Forward citations to a set of patents grouped by assignee and classification
Another method of landscaping is to see what other assignees or inventors cite certain patents. This example aggregates the forward citations to "Standard Oil Co". View in BigQuery.
Automated patent landscaping
Included in our GitHub repository is an example implementation of Automated Patent Landscaping (Abood, Feltenberger, 2016), a semi-supervised machine learning methodology that can be used to find patents related to any topic for which you can find a representative seed set of patents. Our implementation uses Long Short-Term Memory (LSTM) artificial neural networks and a pre-built word2vec word embedding model trained on ~6 million patent abstracts. Please take a look at this Jupyter notebook to guide you through the process of creating a sample patent landscape using hair dryer patents as a seed set.
Patent offices around the world support both researchers and industry with their data products. The European Patent Office (EPO) collects the trusted backbone of worldwide patent information, the United States Patent and Trademark Office (USPTO) Office of the Chief Economist provides many valuable datasets that we have included, and the USPTO, EPO and other offices continue to open up their data with new public APIs and downloads. These datasets are then improved, cleaned and extended: ultimately, they become commercial or research products, which go on to help the patent system. Without their work to make datasets more widely available, and the work of many others, the Google Patents Public Datasets project would not have been possible.
BigQuery for Data Providers
For data providers, BigQuery is a unique way to sell data in an instantly useful format to customers. The typical options for data distribution are either in bulk format through CSV/XML downloads, or through a web interface, but both have downsides. Bulk formats allow flexibility at the expense of the customer programming and maintaining their own databases, while web interfaces are easy to access, but cannot easily be extended with new paid or private sources of data, and have a fixed set of possible ways to query and display the data. Now customers can get the same flexibility of a database with the easy access of a web interface to connect private data and display it in dashboards and other visualization tools.

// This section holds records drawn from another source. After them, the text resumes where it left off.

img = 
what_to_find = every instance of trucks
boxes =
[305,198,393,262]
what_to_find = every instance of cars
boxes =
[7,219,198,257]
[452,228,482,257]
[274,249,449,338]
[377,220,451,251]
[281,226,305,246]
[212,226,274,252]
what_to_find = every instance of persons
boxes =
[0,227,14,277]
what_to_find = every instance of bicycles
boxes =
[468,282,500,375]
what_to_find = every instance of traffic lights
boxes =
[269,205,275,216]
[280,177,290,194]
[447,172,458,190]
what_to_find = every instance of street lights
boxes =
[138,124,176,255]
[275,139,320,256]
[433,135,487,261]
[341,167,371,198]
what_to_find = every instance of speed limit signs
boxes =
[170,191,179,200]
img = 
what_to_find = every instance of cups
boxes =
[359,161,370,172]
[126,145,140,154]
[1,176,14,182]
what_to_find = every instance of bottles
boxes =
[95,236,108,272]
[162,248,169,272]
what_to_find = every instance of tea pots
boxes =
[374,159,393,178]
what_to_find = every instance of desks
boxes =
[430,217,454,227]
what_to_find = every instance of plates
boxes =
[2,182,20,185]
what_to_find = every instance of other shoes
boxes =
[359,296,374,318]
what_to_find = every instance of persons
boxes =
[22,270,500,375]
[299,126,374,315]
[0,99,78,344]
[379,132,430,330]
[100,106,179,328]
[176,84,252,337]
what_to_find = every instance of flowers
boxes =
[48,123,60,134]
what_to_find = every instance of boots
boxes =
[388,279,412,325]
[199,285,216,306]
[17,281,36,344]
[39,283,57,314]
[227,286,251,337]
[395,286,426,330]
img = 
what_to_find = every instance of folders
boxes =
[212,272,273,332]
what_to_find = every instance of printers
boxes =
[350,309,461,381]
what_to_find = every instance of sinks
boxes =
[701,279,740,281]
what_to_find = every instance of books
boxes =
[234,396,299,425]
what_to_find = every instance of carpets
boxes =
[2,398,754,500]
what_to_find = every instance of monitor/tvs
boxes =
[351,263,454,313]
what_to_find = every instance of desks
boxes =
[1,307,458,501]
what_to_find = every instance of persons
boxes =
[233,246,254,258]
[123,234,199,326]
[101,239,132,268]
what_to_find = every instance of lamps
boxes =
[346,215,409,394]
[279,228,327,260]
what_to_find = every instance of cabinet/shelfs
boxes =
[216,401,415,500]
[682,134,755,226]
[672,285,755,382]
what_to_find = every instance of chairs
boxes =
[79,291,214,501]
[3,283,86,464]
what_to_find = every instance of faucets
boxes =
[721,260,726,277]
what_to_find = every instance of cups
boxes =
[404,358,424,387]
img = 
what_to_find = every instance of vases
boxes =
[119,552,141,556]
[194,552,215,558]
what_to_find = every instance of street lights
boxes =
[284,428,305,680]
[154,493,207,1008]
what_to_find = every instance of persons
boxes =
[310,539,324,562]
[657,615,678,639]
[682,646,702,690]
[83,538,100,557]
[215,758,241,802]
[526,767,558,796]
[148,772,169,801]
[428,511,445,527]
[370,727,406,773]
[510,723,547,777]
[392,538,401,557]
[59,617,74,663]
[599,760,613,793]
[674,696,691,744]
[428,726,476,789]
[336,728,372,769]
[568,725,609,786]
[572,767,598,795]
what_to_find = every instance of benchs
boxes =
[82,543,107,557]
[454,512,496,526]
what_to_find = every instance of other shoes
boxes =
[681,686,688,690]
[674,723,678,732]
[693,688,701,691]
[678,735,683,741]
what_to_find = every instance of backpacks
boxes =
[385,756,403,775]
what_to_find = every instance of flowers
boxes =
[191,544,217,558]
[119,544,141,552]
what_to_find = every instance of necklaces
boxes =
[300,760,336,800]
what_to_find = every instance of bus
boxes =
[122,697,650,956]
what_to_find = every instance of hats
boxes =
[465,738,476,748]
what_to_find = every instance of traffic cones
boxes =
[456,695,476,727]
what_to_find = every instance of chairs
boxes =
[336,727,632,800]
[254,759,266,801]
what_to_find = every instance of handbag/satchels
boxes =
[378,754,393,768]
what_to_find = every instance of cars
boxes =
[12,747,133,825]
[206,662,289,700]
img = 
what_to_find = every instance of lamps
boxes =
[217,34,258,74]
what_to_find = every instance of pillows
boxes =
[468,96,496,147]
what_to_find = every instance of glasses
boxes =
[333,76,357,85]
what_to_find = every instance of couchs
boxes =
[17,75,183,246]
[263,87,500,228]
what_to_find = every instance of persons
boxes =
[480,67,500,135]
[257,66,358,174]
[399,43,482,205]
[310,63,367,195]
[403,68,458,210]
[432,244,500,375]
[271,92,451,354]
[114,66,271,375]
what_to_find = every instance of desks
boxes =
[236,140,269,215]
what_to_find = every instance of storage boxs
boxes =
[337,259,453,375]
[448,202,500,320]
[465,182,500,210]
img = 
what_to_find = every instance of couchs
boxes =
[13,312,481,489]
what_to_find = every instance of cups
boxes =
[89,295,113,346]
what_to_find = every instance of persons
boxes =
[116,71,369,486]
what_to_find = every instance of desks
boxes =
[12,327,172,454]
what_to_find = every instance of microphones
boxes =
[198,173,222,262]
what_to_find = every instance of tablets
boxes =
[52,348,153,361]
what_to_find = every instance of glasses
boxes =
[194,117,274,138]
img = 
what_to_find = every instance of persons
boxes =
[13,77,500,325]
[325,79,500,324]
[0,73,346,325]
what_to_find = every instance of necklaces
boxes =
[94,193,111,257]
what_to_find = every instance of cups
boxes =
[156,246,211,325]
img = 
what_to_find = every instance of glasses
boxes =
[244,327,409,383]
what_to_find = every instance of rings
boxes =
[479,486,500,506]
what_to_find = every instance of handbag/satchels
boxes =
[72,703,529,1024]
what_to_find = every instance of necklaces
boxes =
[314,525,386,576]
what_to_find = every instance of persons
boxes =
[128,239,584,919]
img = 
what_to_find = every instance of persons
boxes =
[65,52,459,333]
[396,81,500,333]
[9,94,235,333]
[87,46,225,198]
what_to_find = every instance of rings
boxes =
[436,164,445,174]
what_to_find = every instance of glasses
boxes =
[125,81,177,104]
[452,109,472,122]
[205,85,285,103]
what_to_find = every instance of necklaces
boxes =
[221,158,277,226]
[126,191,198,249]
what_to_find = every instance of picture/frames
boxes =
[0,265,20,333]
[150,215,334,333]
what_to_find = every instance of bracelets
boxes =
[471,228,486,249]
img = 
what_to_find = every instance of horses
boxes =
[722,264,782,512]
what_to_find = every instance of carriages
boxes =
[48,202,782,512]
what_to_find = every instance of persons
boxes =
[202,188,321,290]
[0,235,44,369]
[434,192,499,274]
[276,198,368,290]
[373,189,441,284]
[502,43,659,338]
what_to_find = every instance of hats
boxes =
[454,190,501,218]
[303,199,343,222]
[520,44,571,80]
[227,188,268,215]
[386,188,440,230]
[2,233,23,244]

The flexibility and improved usability of patent data in BigQuery helps users arrive at an answer faster, with less redundant data cleanup, normalization, and update work. Researchers can use it to share access to the data they've collected and make it reproducible, companies can join data against their internal records, tool providers can more easily integrate many different data sources, and data providers can focus on selling the best value-added data directly to a wider range of customers in a usable format.